Problem to work on:
Using the records below, copy out exactly the line that contains "Vertically, is the" and every line that follows it, up to and including the last, and no others.

[Entries from a dataset]
________________________
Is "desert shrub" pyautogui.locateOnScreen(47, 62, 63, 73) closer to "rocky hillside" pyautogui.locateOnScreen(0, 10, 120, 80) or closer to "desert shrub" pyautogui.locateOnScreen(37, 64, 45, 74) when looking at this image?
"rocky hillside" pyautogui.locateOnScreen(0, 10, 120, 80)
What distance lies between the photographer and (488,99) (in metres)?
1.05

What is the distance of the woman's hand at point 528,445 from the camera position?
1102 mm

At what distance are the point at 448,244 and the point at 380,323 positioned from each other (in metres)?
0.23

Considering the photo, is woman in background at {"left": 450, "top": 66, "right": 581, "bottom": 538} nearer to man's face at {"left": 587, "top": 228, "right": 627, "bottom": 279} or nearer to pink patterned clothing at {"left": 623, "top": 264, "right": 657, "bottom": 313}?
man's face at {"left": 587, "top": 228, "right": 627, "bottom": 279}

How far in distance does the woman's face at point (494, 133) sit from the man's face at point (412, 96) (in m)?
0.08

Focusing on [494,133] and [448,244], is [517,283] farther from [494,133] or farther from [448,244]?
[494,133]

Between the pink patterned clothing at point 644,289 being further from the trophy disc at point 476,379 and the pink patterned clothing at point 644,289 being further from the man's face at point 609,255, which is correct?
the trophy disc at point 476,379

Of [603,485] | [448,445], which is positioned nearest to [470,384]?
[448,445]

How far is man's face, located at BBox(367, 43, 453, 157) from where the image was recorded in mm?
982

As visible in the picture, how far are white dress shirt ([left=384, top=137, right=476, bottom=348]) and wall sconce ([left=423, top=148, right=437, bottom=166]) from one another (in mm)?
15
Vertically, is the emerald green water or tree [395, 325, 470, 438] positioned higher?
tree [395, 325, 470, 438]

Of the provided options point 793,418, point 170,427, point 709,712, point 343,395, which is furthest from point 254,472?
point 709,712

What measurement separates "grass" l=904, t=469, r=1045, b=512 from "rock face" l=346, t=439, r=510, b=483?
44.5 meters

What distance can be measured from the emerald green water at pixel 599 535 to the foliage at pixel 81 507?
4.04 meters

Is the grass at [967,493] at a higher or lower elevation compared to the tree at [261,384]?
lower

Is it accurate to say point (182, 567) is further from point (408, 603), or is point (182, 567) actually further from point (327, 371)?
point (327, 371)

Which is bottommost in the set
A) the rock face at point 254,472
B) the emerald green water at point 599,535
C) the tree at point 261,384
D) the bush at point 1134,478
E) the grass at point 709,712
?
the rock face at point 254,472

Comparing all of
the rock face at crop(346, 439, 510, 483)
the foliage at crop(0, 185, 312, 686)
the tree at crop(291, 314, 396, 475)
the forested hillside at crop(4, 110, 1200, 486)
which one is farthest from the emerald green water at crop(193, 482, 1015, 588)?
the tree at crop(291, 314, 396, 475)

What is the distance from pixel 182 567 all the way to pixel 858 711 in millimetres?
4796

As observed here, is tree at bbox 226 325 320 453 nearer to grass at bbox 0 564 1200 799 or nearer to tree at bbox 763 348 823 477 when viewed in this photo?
________________________
Final answer:
Vertically, is the emerald green water or tree [395, 325, 470, 438] positioned higher?
tree [395, 325, 470, 438]

Of the provided options point 793,418, point 170,427, point 709,712, point 343,395, which is furthest from point 254,472?
point 709,712

What measurement separates "grass" l=904, t=469, r=1045, b=512 from "rock face" l=346, t=439, r=510, b=483?
44.5 meters

What distance can be measured from the emerald green water at pixel 599 535 to the foliage at pixel 81 507?
4.04 meters

Is the grass at [967,493] at a higher or lower elevation compared to the tree at [261,384]?
lower

Is it accurate to say point (182, 567) is further from point (408, 603), or is point (182, 567) actually further from point (327, 371)?
point (327, 371)

Which is bottommost in the set
A) the rock face at point 254,472
B) the emerald green water at point 599,535
C) the tree at point 261,384
D) the bush at point 1134,478
E) the grass at point 709,712
?
the rock face at point 254,472

Comparing all of
the rock face at crop(346, 439, 510, 483)
the foliage at crop(0, 185, 312, 686)
the tree at crop(291, 314, 396, 475)
the forested hillside at crop(4, 110, 1200, 486)
which one is farthest from the emerald green water at crop(193, 482, 1015, 588)?
the tree at crop(291, 314, 396, 475)

What is the distance from pixel 182 567 all the way to pixel 858 711 in millimetres?
4796

As observed here, is tree at bbox 226 325 320 453 nearer to grass at bbox 0 564 1200 799 or nearer to tree at bbox 763 348 823 477 when viewed in this photo?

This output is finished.